Work item: Each line that contains "margin" needs to be copied from the listing.

╭─ Task input

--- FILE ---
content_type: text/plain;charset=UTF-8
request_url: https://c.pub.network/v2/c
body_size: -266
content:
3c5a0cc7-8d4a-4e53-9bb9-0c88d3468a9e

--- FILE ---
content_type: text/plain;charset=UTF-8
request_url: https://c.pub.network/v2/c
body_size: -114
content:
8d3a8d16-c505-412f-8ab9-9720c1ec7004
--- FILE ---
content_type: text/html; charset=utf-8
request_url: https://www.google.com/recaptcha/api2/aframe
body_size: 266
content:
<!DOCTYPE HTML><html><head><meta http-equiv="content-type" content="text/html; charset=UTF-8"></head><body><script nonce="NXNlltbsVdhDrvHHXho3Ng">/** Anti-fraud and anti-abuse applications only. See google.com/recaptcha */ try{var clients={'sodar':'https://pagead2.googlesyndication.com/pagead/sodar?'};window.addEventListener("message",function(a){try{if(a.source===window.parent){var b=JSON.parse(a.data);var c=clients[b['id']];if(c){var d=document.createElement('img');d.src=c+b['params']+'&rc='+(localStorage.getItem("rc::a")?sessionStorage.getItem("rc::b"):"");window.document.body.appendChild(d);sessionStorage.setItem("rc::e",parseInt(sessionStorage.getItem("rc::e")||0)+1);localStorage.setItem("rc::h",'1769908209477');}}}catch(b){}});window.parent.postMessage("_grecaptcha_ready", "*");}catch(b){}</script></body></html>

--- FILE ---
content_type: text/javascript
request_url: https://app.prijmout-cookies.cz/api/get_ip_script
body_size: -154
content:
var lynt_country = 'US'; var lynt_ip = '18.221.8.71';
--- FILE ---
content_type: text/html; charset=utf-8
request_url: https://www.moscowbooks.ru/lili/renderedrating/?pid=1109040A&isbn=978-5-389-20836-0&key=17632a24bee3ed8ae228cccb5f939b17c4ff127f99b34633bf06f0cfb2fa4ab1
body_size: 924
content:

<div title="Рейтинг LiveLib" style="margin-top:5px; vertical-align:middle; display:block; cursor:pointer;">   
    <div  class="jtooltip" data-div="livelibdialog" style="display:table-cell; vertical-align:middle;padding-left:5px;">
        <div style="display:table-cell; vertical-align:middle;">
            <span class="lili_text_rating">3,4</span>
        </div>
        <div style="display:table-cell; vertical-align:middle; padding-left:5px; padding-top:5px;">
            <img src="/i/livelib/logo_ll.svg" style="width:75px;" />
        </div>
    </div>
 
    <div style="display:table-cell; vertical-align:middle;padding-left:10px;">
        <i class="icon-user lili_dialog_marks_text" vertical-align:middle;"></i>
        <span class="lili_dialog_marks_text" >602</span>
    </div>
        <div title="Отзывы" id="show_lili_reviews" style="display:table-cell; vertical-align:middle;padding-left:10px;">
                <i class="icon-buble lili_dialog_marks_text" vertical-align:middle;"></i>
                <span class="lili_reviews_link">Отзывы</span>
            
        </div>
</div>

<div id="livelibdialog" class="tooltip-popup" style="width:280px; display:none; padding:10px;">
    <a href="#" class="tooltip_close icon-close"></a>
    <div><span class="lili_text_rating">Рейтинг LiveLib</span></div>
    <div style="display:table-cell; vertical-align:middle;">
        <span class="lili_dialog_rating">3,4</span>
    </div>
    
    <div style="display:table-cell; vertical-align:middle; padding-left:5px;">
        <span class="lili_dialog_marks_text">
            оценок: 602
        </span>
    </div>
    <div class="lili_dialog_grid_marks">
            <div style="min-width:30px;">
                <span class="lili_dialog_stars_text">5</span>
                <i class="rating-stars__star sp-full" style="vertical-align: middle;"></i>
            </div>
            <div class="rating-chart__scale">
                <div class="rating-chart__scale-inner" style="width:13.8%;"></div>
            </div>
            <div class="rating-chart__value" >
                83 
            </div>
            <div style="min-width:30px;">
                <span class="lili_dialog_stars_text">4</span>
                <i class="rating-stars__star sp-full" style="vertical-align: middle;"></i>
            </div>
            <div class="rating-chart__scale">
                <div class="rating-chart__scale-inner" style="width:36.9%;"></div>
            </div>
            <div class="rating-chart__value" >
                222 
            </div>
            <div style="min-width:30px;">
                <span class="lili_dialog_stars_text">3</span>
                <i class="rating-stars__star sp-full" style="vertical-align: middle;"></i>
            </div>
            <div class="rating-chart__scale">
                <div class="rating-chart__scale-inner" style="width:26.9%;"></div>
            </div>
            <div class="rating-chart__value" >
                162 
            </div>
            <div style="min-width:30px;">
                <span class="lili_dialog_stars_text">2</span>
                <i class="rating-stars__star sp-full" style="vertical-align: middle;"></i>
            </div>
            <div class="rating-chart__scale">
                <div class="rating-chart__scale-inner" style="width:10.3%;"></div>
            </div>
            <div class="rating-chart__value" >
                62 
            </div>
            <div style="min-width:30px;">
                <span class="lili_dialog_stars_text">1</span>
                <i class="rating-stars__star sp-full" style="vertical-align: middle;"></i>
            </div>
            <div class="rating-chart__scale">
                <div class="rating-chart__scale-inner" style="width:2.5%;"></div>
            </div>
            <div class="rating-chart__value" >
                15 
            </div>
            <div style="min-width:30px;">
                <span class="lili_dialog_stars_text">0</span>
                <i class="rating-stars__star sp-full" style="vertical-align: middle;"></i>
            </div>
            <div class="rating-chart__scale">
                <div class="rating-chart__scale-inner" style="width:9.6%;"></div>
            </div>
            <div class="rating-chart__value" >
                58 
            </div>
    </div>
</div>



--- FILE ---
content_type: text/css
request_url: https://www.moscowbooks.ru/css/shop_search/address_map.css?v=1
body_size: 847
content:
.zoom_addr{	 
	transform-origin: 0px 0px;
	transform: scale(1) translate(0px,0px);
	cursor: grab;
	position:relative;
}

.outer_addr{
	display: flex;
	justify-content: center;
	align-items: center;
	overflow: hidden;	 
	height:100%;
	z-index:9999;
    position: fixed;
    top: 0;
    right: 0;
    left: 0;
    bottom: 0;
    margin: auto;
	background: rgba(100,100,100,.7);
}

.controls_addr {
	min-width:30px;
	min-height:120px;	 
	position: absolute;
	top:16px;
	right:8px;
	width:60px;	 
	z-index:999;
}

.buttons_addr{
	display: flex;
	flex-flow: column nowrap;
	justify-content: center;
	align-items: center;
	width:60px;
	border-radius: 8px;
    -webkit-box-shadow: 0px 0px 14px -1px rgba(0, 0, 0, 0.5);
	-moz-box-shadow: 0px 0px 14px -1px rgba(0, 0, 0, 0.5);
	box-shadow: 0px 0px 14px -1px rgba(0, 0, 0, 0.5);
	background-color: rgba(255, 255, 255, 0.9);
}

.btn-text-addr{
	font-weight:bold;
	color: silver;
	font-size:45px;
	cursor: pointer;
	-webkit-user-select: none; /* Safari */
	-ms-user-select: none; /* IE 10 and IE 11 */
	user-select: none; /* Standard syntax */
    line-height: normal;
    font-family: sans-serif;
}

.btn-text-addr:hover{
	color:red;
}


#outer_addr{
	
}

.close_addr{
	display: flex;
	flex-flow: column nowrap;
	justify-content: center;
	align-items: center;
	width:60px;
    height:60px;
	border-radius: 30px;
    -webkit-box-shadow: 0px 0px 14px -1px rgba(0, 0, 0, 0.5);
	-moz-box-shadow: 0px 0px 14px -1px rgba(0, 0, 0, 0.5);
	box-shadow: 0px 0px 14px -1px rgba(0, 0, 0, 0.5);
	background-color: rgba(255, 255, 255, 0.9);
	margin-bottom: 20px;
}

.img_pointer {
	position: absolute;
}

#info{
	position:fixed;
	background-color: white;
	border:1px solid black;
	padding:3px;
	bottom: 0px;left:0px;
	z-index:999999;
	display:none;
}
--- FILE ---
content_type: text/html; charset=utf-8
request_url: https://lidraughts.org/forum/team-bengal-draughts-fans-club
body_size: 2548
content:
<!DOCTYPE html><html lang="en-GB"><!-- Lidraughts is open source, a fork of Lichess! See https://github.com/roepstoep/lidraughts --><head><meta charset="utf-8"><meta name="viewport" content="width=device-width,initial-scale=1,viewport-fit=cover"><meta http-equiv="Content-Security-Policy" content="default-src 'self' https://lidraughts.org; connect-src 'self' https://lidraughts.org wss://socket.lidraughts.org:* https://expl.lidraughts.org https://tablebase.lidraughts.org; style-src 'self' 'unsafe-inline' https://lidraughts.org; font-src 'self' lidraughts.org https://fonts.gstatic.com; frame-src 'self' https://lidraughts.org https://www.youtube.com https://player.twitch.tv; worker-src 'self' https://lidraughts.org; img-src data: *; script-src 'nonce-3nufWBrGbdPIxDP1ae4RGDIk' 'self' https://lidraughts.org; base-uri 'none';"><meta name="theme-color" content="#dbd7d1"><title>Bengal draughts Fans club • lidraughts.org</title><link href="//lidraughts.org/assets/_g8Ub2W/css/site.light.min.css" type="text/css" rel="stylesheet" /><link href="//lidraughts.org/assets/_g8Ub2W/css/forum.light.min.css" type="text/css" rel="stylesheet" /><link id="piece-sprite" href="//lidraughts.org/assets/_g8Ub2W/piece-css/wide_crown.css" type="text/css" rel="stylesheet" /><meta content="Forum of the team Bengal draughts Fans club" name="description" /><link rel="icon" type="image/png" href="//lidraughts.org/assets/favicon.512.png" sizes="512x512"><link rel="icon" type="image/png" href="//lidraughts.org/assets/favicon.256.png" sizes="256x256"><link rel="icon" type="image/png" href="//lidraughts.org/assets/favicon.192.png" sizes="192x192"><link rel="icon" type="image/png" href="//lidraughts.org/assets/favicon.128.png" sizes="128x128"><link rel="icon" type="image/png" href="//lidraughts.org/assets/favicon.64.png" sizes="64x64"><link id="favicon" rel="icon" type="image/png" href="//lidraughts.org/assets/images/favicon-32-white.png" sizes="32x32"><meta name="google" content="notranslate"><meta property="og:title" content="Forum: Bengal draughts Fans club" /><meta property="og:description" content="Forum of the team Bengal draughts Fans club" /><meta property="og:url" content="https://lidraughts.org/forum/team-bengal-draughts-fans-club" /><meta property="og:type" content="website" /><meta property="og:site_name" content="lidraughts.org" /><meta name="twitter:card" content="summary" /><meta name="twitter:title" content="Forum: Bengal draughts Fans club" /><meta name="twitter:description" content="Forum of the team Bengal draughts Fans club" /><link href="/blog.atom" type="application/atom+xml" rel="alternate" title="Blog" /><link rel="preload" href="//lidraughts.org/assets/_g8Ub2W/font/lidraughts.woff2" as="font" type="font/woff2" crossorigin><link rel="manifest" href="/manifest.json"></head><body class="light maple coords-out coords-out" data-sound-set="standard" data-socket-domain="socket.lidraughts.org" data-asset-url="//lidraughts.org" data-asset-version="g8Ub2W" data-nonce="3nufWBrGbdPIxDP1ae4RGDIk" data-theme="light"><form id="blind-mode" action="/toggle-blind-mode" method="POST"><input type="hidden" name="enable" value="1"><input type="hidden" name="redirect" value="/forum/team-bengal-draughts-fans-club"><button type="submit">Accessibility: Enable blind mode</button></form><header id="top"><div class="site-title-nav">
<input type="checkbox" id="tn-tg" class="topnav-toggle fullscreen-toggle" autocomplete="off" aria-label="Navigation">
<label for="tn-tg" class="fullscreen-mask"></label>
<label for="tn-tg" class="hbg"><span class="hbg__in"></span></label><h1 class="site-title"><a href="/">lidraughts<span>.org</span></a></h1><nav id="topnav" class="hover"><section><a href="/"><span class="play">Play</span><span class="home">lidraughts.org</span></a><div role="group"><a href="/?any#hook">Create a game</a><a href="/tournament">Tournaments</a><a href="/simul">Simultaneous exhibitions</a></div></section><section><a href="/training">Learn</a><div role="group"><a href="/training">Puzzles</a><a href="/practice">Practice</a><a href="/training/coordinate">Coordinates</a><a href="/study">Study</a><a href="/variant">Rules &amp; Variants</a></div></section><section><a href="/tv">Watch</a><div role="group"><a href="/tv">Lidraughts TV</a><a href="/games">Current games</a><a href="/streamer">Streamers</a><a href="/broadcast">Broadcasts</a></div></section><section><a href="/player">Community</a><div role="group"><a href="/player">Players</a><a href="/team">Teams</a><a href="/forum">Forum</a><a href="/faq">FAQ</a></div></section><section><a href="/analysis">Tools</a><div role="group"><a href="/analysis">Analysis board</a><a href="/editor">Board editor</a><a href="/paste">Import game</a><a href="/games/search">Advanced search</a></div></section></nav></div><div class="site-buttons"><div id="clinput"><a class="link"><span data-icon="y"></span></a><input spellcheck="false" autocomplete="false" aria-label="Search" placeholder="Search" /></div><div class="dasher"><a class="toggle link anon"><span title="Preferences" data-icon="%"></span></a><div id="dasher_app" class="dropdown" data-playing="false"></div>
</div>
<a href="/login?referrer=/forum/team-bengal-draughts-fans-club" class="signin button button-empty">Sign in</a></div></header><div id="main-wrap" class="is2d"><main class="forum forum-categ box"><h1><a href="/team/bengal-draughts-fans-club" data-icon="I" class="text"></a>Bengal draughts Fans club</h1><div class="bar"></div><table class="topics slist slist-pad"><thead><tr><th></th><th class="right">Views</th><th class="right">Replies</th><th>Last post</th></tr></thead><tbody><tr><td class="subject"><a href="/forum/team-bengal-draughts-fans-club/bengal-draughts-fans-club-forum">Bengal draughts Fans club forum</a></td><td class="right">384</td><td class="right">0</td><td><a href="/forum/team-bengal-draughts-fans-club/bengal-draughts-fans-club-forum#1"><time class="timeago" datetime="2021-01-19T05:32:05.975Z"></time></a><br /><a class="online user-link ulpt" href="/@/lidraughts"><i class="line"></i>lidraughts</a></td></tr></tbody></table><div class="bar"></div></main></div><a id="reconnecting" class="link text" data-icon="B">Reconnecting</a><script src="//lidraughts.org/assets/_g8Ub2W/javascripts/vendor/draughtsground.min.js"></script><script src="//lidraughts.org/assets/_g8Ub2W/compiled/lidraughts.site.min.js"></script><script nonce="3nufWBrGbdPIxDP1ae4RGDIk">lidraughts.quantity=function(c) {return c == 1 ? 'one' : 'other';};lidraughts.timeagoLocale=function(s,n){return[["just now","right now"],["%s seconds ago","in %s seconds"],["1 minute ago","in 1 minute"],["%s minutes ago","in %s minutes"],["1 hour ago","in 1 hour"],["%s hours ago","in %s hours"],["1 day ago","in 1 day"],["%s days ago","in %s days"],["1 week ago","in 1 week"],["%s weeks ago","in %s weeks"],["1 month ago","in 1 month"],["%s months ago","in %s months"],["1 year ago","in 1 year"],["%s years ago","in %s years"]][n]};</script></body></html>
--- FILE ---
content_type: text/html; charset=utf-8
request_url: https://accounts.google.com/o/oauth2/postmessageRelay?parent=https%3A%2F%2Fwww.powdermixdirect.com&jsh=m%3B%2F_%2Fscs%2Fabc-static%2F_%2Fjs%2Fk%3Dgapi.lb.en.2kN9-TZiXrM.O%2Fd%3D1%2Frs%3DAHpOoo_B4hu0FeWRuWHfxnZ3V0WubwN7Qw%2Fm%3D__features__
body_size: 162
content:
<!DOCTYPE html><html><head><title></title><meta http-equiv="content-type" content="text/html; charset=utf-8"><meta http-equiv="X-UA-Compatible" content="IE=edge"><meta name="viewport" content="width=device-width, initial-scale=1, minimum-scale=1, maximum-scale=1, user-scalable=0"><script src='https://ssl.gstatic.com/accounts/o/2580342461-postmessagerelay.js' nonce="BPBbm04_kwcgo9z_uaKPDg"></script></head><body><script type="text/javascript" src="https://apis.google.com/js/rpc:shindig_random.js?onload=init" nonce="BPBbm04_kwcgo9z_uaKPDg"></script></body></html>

╰─

Answer to this exercise:
<div title="Рейтинг LiveLib" style="margin-top:5px; vertical-align:middle; display:block; cursor:pointer;">   
    margin: auto;
	margin-bottom: 20px;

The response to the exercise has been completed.